What you should do: Nothing but a number should be given: how many lines of the records include "vote"?

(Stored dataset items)
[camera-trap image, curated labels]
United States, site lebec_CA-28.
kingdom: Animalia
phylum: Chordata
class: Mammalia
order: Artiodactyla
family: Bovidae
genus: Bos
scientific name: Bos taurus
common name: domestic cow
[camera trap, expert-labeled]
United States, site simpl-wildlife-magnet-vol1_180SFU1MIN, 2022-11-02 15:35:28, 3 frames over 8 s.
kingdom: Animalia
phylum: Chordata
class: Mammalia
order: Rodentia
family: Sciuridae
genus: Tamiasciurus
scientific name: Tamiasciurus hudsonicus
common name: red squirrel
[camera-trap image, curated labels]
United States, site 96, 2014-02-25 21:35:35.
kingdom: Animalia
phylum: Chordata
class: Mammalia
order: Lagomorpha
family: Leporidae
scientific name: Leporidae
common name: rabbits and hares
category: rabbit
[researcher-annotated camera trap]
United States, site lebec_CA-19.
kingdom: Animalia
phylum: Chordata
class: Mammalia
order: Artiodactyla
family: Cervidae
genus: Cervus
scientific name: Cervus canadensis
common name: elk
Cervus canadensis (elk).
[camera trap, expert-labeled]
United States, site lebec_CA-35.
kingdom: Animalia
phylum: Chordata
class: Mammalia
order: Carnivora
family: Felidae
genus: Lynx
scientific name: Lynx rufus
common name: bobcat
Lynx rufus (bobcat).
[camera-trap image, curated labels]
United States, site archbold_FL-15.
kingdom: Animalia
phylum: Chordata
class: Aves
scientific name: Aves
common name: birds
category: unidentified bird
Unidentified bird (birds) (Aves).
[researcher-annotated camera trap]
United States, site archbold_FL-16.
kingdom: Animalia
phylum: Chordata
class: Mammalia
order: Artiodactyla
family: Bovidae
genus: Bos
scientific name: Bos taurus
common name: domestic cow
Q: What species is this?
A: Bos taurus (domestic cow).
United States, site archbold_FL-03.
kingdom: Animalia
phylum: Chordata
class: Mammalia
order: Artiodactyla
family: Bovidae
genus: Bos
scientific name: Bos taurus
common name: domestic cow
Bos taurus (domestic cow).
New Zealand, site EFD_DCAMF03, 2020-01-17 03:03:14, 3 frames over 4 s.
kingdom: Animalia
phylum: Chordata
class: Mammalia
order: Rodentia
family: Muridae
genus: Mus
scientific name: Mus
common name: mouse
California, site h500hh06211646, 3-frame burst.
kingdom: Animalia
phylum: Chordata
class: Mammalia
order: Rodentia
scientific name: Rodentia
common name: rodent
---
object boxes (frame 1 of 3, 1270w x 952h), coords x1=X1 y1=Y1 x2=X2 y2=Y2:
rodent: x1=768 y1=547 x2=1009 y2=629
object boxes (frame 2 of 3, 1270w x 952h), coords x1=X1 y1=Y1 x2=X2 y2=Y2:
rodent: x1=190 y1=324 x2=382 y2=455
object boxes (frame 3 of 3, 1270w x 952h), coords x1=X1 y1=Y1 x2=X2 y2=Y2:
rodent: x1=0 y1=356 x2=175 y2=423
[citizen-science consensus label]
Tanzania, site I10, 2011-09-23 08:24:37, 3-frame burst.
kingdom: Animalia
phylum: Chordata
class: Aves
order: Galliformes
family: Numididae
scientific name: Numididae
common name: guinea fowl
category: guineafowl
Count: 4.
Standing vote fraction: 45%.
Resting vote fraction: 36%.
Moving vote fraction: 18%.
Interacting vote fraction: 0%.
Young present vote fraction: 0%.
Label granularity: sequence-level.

Written solution: 5